*To do*: Reproduce the lines verbatim, beginning with the line that contains "As the image" and continuing through the line that contains "the concrete wall at point 646,142 <", including both of those lines.

*Task data*:
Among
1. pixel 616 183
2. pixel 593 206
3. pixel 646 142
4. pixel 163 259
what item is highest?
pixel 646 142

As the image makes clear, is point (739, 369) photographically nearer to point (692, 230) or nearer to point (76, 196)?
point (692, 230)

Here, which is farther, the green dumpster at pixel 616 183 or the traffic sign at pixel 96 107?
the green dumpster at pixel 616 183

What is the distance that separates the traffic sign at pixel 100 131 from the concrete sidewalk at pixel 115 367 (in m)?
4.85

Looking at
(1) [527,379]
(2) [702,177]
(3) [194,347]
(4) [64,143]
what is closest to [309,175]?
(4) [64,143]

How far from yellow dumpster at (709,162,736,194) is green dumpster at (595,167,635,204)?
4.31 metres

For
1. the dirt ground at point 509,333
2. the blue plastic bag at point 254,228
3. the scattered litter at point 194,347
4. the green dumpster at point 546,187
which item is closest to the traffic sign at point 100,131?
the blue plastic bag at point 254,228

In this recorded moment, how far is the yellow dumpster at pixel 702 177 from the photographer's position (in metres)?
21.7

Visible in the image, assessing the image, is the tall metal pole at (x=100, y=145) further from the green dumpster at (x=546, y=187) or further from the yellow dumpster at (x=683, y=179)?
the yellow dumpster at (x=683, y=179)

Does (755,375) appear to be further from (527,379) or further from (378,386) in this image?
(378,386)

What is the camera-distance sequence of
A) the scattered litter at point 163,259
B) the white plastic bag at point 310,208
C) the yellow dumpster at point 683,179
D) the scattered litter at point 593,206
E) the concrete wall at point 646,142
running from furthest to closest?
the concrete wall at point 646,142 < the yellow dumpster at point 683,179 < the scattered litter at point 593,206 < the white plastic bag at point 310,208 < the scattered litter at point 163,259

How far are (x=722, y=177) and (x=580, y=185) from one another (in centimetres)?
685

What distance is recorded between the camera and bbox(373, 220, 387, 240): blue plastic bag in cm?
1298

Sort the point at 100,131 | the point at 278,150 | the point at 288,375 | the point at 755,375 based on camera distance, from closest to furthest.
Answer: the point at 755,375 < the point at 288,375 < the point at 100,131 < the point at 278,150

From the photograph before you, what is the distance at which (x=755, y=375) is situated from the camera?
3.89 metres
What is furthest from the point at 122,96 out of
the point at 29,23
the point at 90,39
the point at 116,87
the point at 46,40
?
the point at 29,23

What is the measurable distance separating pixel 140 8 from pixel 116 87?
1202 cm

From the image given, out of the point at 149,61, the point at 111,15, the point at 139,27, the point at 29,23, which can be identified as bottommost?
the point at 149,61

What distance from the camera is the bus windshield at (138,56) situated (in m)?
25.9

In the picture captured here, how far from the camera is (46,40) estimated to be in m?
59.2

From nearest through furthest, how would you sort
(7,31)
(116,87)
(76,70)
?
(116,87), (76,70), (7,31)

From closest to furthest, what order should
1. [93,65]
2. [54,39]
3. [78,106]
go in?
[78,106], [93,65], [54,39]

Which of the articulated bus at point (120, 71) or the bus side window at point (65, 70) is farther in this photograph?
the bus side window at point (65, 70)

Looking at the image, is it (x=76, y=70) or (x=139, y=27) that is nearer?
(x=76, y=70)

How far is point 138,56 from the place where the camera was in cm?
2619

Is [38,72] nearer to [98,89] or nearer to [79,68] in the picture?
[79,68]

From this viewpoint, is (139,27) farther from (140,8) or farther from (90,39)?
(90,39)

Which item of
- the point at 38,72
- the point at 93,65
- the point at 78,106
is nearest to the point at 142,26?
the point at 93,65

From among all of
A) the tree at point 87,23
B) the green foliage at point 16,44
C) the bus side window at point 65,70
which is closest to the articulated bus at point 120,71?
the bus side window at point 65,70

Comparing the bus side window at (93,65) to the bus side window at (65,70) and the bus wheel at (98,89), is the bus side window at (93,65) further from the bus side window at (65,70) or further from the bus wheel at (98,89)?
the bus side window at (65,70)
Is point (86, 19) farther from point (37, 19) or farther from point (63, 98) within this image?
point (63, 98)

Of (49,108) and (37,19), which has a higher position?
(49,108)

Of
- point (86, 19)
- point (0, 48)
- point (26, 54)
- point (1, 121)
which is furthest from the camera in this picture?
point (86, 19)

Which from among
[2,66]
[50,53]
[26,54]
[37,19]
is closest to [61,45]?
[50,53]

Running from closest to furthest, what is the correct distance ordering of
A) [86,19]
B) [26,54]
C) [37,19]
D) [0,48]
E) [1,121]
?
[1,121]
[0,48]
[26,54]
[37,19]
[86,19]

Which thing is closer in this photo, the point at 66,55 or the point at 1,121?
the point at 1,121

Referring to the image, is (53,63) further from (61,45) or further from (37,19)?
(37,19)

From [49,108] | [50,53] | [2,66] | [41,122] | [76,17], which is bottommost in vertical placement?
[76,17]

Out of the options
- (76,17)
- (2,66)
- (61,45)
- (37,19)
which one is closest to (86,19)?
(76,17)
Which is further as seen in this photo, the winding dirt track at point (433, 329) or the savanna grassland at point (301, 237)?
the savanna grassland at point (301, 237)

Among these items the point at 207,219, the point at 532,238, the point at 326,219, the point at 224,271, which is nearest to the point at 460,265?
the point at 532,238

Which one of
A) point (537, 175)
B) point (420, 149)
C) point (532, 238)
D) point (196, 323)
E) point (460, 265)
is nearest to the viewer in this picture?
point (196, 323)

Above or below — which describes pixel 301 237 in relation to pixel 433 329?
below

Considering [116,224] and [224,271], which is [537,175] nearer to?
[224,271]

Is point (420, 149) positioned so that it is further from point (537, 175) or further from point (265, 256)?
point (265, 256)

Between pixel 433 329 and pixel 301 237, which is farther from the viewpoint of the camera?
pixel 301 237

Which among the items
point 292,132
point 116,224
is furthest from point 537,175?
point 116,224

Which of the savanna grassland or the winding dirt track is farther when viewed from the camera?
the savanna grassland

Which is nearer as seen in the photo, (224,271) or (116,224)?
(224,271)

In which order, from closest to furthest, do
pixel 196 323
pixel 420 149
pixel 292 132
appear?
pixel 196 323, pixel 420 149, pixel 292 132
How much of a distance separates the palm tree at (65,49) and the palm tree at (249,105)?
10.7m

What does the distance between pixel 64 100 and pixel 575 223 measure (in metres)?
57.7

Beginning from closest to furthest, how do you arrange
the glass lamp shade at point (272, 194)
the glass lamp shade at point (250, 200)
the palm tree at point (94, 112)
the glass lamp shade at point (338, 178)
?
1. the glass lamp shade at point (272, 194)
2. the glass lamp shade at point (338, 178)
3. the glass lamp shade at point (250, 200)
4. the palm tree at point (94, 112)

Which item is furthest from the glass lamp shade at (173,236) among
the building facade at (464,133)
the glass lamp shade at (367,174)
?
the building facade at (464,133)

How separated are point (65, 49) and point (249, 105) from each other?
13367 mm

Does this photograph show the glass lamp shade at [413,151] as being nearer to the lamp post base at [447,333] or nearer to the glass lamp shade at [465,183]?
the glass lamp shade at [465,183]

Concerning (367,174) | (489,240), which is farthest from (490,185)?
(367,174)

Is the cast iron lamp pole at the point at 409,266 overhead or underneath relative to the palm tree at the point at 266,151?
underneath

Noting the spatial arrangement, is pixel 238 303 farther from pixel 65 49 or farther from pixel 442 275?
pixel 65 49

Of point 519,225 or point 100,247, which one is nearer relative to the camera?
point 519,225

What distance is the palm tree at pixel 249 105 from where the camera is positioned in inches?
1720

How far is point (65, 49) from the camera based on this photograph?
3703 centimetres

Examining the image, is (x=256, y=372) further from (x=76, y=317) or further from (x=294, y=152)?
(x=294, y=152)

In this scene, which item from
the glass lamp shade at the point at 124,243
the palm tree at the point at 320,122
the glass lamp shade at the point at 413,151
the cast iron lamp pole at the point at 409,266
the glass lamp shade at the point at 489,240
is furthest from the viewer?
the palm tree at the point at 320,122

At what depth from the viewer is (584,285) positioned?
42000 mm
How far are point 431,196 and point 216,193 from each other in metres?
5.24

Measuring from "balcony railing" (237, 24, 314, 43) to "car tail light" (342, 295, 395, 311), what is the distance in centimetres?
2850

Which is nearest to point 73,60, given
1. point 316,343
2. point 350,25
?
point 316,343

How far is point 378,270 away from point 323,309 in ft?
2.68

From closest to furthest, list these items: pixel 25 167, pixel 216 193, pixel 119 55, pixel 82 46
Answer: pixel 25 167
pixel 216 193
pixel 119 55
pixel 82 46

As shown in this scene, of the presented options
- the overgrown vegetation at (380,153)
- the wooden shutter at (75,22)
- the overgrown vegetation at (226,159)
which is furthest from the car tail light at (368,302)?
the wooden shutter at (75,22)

*Task answer*:
As the image makes clear, is point (739, 369) photographically nearer to point (692, 230) or nearer to point (76, 196)?
point (692, 230)

Here, which is farther, the green dumpster at pixel 616 183 or the traffic sign at pixel 96 107?
the green dumpster at pixel 616 183

What is the distance that separates the traffic sign at pixel 100 131 from the concrete sidewalk at pixel 115 367 (in m)?
4.85

Looking at
(1) [527,379]
(2) [702,177]
(3) [194,347]
(4) [64,143]
what is closest to [309,175]?
(4) [64,143]

How far from yellow dumpster at (709,162,736,194) is green dumpster at (595,167,635,204)?
4.31 metres

For
1. the dirt ground at point 509,333
2. the blue plastic bag at point 254,228
3. the scattered litter at point 194,347
4. the green dumpster at point 546,187
which item is closest to the traffic sign at point 100,131?
the blue plastic bag at point 254,228

In this recorded moment, how far is the yellow dumpster at pixel 702 177 from the photographer's position (in metres)?
21.7

Visible in the image, assessing the image, is the tall metal pole at (x=100, y=145) further from the green dumpster at (x=546, y=187) or further from the yellow dumpster at (x=683, y=179)?
the yellow dumpster at (x=683, y=179)

Does (755,375) appear to be further from (527,379) or further from (378,386) in this image?
(378,386)

What is the camera-distance sequence of
A) the scattered litter at point 163,259
B) the white plastic bag at point 310,208
C) the yellow dumpster at point 683,179
D) the scattered litter at point 593,206
E) the concrete wall at point 646,142
running from furthest to closest?
the concrete wall at point 646,142 < the yellow dumpster at point 683,179 < the scattered litter at point 593,206 < the white plastic bag at point 310,208 < the scattered litter at point 163,259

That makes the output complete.